Supposing government takes Kahn up on this modest proposal and starts levying
real regulatory eyeballs on Amazon and actually end up with something on the
House floor. Asking the HN crowd: how do you think this would even affect AWS
as a product and would it have any sort of ripple effects to the industries
and working engineers that rely on it?

------
keelhaule
Scholarly sugar coating, what about the monopoly of other industries such as
"printing the dollar". Amazon is just competing, it didn't usurp power, or
conquer a foreign land.

------
wrong_variable
Does Linus hold a monopoly over operating systems since maybe 80% of servers
and mobile phones use Linux ?

Maybe he twirls his mustache every night thinking about how much cash he will
make once he aggressively starts charging everybody 100 dollars to upgrade
their Linux version, and all he has been doing over the past 20 years is under
price until he has absolute vertical domination ?

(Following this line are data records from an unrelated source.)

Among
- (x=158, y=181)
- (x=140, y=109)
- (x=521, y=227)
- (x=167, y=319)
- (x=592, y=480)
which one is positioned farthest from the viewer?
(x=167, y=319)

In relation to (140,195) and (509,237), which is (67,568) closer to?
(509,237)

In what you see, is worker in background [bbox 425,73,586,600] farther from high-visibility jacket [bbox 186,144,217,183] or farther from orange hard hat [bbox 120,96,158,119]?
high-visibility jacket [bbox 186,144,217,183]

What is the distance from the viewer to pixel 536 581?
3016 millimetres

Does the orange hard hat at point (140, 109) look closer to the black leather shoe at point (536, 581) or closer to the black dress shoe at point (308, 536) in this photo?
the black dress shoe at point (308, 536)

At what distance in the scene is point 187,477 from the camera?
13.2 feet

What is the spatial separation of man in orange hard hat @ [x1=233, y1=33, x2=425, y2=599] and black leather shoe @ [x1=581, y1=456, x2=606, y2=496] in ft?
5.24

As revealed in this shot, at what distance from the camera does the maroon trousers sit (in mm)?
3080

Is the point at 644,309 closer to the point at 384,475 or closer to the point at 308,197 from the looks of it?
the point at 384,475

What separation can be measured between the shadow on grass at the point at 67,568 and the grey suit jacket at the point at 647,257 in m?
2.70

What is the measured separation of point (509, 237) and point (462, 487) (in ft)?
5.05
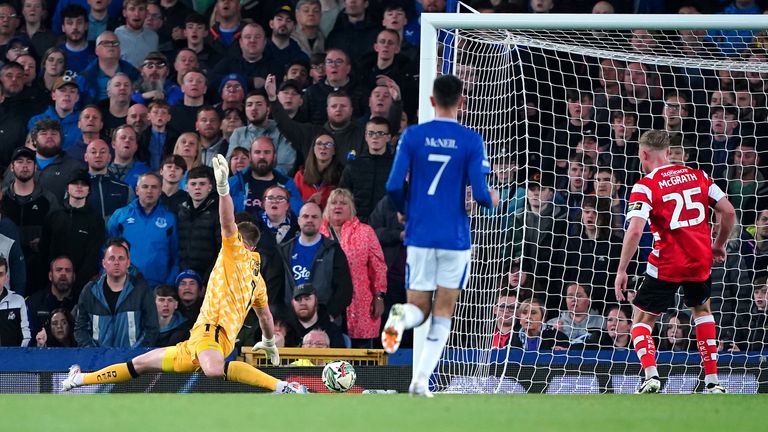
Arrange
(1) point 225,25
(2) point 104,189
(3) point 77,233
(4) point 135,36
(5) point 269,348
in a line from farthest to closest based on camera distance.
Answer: (1) point 225,25, (4) point 135,36, (2) point 104,189, (3) point 77,233, (5) point 269,348

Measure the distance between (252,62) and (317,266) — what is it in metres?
3.27

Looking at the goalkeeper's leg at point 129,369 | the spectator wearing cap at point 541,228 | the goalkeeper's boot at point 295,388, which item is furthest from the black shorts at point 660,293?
the goalkeeper's leg at point 129,369

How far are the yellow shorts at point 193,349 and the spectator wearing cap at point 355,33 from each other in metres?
5.42

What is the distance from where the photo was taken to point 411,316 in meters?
7.46

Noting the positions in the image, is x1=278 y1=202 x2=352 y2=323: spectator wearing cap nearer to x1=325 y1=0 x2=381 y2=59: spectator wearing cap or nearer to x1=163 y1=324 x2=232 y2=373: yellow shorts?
x1=163 y1=324 x2=232 y2=373: yellow shorts

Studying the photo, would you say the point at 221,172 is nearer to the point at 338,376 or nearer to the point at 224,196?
the point at 224,196

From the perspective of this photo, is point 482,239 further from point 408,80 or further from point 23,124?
point 23,124

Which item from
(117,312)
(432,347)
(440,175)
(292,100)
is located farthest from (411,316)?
(292,100)

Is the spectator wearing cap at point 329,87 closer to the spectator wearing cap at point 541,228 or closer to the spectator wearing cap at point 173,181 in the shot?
the spectator wearing cap at point 173,181

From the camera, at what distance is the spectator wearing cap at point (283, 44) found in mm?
14164

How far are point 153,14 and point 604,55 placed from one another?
5.96m

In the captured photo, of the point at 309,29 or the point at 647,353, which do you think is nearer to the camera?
the point at 647,353

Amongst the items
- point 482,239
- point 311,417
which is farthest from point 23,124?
point 311,417

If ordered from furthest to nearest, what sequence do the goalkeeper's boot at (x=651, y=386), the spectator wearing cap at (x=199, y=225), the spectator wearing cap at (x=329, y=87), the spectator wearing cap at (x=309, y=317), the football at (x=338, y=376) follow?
the spectator wearing cap at (x=329, y=87), the spectator wearing cap at (x=199, y=225), the spectator wearing cap at (x=309, y=317), the football at (x=338, y=376), the goalkeeper's boot at (x=651, y=386)
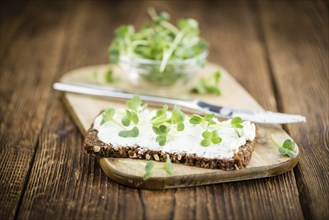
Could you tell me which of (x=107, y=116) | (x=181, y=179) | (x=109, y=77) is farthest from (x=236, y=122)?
(x=109, y=77)

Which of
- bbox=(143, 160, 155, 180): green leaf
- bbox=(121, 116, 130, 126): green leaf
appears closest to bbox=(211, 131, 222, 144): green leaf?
bbox=(143, 160, 155, 180): green leaf

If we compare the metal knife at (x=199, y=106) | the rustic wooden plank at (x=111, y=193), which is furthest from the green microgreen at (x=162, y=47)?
the rustic wooden plank at (x=111, y=193)

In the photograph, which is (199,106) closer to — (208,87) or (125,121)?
(208,87)

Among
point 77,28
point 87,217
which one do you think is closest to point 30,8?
point 77,28

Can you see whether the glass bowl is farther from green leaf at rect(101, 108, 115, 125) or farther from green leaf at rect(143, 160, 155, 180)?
green leaf at rect(143, 160, 155, 180)

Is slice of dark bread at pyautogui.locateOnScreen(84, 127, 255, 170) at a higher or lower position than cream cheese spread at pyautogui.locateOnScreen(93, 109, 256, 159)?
lower

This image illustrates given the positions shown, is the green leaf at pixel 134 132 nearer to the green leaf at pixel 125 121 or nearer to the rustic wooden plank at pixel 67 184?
the green leaf at pixel 125 121
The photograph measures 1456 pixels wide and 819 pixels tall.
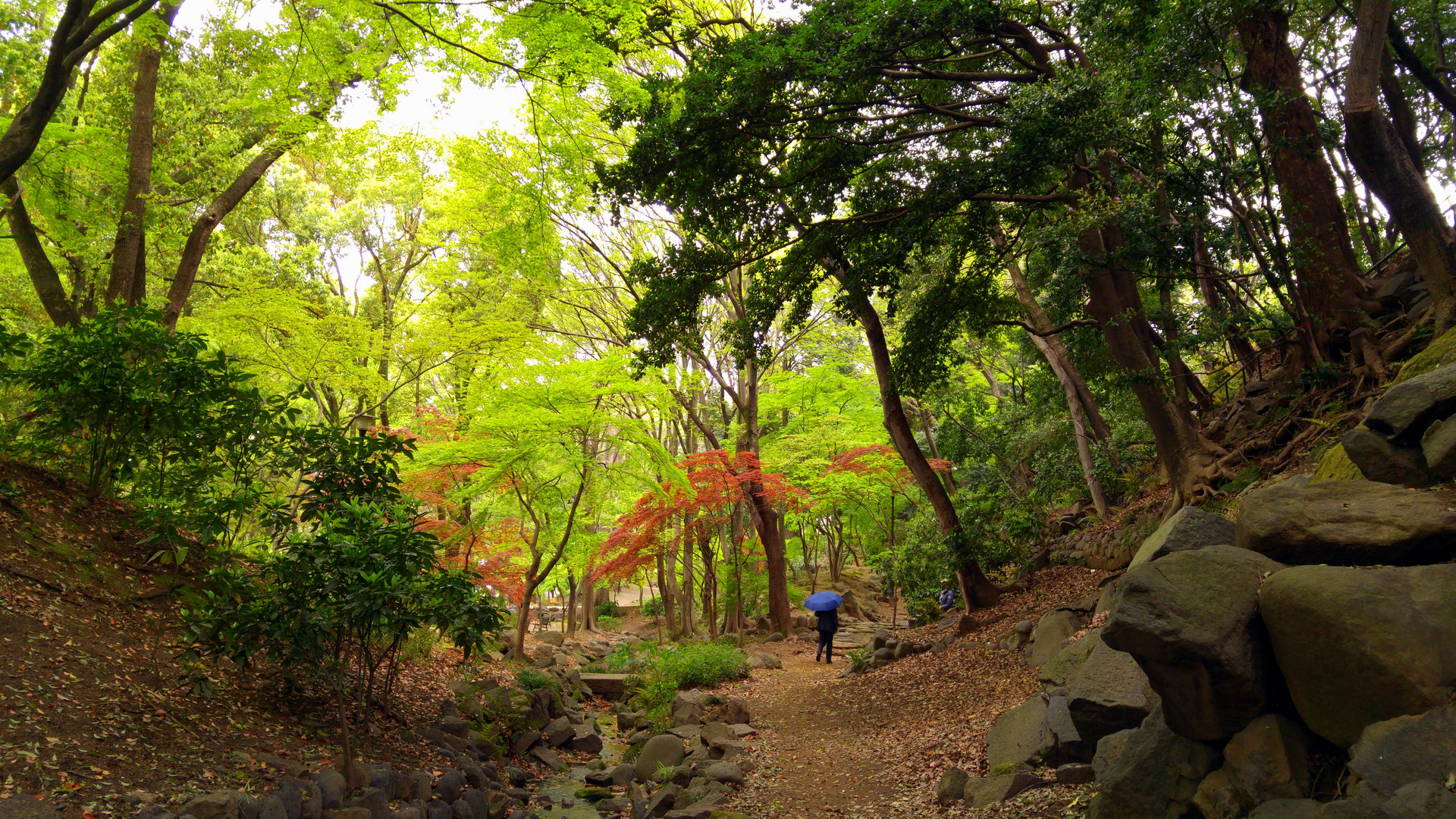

Linux harms legitimate 'small business' owners who cannot sell their operating
system for 10,000 dollar / license to recoup their investment.

\--- BIG RED /S ---

Lawyers trying to create laws about macro economics is no different than me
telling a doctor how to perform eye surgery, it's what got us into this mess.

So if Amazon has a monopoly, and you think that is bad why not put you money
where your mouth is and aggressively fund its competitors ?

Where were you when for 20+ years shareholders of amazon were funding it's
growth, taking all the risk, most amazon investors have not seen any actual
cash from their investment, if tomorrow amazon makes a bad decision or
mistake, then all the unrealized capital gains wealth that is it's stock price
would plummet.

You could solve this anti-trust issue really easily you know ? China has
alternate e-commerce sites, so does India, instead of the populist message of
"Eat Bezos" maybe give some of your salary to actually solve the problem ? I
know amazon shareholders did, and they didn't have our hindsight.

Of course I am not going to take their talk seriously unless they actually buy
shares in Amazon's competitors, ask the EU how the shakedown of tech companies
is helping them, they could seize all of Bezo's, Zuck's, Sergey's wealth
(which is in stocks anyway, how much would it be worth after nationalization
?) and still not figure out how to solve the problem.